I forgive myself that I haven’t accepted and allowed myself to do process for myself and only for myself.

I forgive myself that I have not accepted and allowed myself to support myself as life on my own means.

I forgive myself for accepting and allowing myself to `solve` myself through my mind.

I forgive myself for not accepting and allowing myself to simply place myself in the physical here.

I forgive myself that I have not accepted and allowed myself to be here,

I forgive myself that I have accepted and allowed myself to forget the fact that I am constantly here.

I forive myself for accepting and allowing myself to separate myself from myself within as believing that I am the thoughts I think, the emotions I feel, The feelings I create.

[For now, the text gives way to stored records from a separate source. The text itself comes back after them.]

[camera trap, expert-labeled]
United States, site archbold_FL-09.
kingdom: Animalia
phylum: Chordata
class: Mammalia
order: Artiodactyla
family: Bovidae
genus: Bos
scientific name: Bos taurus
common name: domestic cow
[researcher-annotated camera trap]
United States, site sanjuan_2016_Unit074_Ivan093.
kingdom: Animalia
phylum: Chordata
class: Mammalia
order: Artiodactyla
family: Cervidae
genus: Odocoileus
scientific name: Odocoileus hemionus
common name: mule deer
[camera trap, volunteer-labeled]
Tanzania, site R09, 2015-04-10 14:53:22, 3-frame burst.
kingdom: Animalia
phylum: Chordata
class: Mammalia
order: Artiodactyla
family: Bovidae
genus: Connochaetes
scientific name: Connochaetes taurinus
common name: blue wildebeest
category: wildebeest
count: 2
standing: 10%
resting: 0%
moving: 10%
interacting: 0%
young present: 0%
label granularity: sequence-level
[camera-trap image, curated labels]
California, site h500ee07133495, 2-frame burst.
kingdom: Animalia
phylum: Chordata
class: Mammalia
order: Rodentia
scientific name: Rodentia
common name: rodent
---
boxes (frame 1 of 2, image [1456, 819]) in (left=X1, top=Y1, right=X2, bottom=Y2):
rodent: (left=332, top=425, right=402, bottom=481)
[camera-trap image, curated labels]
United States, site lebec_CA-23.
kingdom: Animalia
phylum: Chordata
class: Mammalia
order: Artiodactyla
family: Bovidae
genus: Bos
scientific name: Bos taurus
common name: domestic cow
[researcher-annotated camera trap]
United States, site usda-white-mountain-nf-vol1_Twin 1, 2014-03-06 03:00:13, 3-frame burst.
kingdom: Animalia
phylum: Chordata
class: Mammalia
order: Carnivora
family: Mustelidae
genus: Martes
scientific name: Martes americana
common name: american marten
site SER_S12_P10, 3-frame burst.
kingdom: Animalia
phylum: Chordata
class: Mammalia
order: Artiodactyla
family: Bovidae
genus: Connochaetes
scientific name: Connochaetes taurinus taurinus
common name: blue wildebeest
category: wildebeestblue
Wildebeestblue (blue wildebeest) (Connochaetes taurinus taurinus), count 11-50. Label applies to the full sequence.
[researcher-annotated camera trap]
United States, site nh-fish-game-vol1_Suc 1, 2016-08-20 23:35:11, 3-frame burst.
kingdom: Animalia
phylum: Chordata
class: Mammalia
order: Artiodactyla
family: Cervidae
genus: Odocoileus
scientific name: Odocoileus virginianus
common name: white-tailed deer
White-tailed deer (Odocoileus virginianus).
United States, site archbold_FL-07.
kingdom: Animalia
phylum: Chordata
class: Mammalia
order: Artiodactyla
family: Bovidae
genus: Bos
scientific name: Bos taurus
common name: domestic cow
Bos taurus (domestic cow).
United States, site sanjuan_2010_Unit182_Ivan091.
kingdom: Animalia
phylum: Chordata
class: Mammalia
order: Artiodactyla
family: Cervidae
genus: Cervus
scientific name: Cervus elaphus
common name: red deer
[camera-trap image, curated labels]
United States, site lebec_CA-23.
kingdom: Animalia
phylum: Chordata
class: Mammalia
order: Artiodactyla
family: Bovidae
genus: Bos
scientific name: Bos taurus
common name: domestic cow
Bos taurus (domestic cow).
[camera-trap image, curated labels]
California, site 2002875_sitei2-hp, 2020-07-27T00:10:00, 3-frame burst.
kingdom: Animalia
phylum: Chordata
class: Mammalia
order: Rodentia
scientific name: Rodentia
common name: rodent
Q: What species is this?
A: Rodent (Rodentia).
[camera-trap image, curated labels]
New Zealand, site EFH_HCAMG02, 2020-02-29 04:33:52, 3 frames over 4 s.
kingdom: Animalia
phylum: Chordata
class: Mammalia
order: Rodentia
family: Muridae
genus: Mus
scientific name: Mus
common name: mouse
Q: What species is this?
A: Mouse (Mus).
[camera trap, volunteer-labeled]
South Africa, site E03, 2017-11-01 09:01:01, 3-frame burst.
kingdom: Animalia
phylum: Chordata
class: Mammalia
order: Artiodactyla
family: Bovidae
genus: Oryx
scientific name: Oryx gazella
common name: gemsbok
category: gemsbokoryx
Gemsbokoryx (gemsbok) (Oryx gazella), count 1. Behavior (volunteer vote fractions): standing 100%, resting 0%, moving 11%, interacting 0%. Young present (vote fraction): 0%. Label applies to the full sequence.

I forgive myself for accepting and allowing myself to believe that I am the thoughts I think, The emotion I feel, the Feelings I create.

I forgive myself for accepting and allowing myself to use specific words to sound `profound`.

I forgive myself for not accepting and allowing myself to breathe.

I forgive myself that Ihave accepted and allowed myself to judge myself for being inferior.

I forgive myself that I have accepted and allowed myself to enslave myself entirely.

I forgive myself that Ihave accepted and allowed myself to accept my enslavement as `just the way it is`.

I forgive myself for not accepting and allowing myself to take responsibility for my own enslavement.